Most people would agree that in functional programming we can pass functions around as first class objects. What we disagree on is the definition of function.
Most languages only have higher-order procedures, not higher-order functions.
As for closures, well, closures are an implementation technique. Not distinguishing between language features and implementation techniques is a part of an established tradition that comes from Lisp, but that doesn't make it any less wrong.
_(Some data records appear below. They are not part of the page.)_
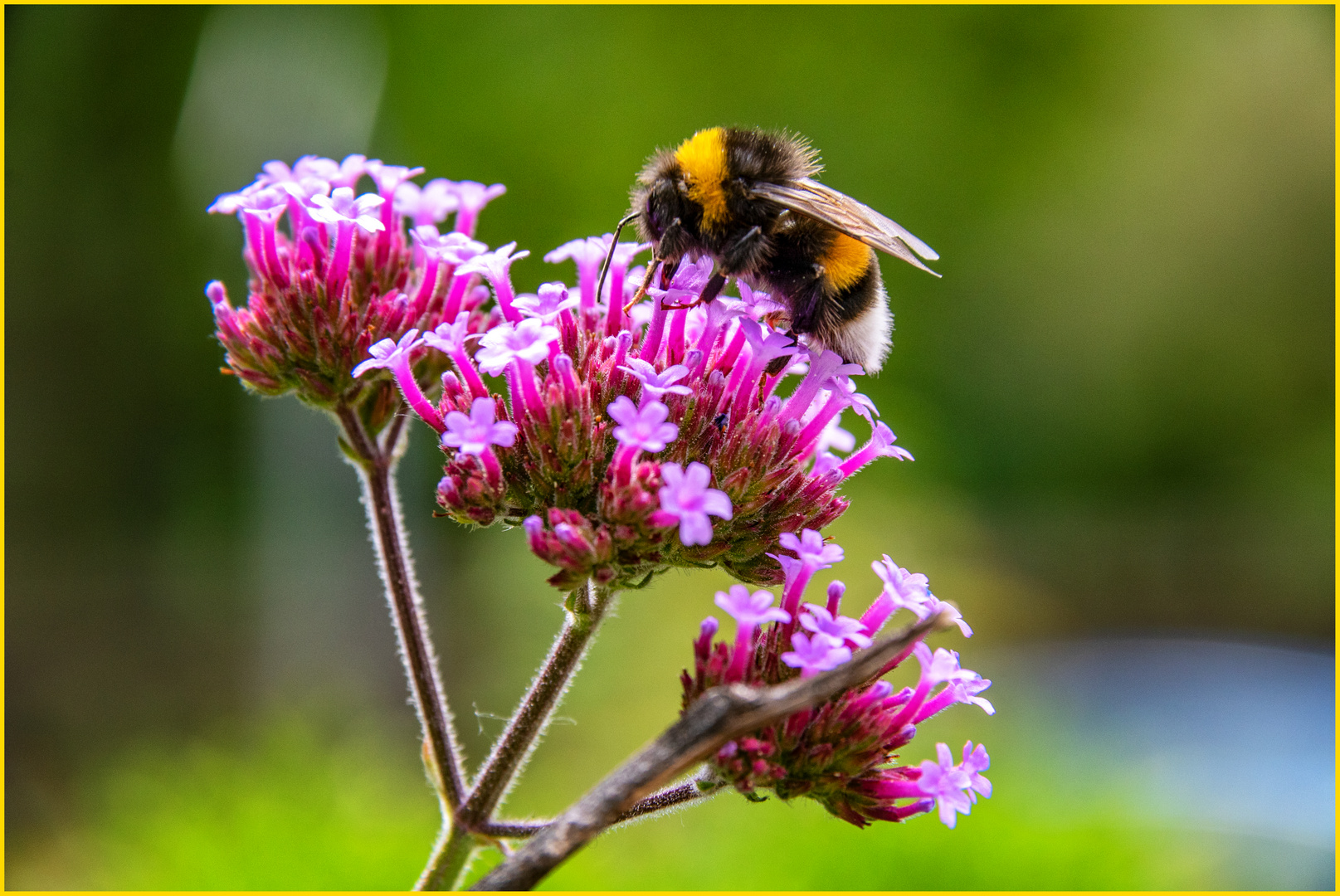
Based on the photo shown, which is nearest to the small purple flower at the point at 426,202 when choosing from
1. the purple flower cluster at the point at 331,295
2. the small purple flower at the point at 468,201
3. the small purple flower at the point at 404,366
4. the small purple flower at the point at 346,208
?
the small purple flower at the point at 468,201

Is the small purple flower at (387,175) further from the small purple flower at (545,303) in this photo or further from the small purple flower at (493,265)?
the small purple flower at (545,303)

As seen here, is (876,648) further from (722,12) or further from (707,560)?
(722,12)

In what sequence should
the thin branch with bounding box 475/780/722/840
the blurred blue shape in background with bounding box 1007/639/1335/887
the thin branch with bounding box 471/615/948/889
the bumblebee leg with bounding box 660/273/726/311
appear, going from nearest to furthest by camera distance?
the thin branch with bounding box 471/615/948/889 → the thin branch with bounding box 475/780/722/840 → the bumblebee leg with bounding box 660/273/726/311 → the blurred blue shape in background with bounding box 1007/639/1335/887

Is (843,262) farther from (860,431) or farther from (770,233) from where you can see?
(860,431)

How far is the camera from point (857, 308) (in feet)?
6.52

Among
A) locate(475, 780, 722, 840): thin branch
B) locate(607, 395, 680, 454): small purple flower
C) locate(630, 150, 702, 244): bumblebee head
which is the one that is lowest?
locate(475, 780, 722, 840): thin branch

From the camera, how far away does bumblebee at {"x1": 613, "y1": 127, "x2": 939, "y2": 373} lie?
1919 millimetres

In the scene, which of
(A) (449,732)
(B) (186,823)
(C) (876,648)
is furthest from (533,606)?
(C) (876,648)

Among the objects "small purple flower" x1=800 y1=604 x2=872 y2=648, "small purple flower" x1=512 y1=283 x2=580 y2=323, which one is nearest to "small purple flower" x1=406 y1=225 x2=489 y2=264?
"small purple flower" x1=512 y1=283 x2=580 y2=323

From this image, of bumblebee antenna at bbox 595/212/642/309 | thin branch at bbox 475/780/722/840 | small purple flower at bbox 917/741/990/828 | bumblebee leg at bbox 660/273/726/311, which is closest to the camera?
small purple flower at bbox 917/741/990/828

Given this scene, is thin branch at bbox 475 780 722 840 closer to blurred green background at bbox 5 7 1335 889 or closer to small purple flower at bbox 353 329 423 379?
small purple flower at bbox 353 329 423 379

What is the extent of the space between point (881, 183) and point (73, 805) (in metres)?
10.3

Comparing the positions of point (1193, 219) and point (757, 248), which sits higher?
point (1193, 219)

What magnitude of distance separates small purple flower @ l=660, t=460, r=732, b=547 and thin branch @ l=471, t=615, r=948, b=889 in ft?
1.02
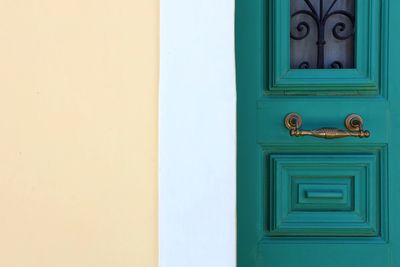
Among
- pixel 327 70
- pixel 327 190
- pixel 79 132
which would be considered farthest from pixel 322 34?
pixel 79 132

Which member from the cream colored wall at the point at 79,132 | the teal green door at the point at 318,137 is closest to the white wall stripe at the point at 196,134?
the cream colored wall at the point at 79,132

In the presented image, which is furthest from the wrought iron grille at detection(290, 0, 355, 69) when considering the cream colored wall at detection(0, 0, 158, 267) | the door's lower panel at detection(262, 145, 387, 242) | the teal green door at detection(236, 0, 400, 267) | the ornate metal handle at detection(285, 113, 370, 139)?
the cream colored wall at detection(0, 0, 158, 267)

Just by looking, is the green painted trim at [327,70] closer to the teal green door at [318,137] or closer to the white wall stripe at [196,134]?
the teal green door at [318,137]

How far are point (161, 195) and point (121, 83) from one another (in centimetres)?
33

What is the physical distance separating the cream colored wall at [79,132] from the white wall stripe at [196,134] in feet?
0.12

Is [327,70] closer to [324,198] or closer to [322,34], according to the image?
[322,34]

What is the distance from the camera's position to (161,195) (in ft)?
5.66

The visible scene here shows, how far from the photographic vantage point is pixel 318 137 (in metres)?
2.04

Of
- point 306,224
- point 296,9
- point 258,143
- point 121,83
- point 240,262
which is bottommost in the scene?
point 240,262

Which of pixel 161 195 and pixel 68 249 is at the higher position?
pixel 161 195

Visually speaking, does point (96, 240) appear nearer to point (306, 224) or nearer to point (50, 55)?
point (50, 55)

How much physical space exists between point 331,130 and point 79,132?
818mm

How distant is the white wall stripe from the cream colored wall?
0.04 metres

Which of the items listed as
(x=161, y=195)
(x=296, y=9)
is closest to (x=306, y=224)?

A term does not necessarily become meaningless when it applies to a lot of things. "Functional" might be a broad category after all, not the exclusive name of a subset of functional languages. And if your language allows different paradigms, it will be called "functional and imperative and object-oriented... ". At best, if a property is so common that most language have it, it can be assumed to be satisfied by default. As for "procedural", the definition on wikipedia is a little more precise and does not apply to all languages: https://en.wikipedia.org/wiki/Procedural_programming.
If you can apply the term to every programming language in widespread use today[1], then yes, it is pretty useless. There is real value in having the term "functional programming" be meaningful and denote a certain class of languages; defining that as "any language with first-class function values" is too broad as to render the term meaningless.
It is a bit snarky, but also has a ground truth: pointers to functions aren't functions.
More importantly, you cannot make functions in C. For example, one cannot write a function that, given pointers to functions that compute 1/x and sin(x), returns a pointer to a function that returns 1/sin(x)
That's not a function, that's a closure. And you can simulate that in C by creating a struct that contains the function pointer and the set of captured data (and then when you invoke the function you pass the struct to it as a parameter).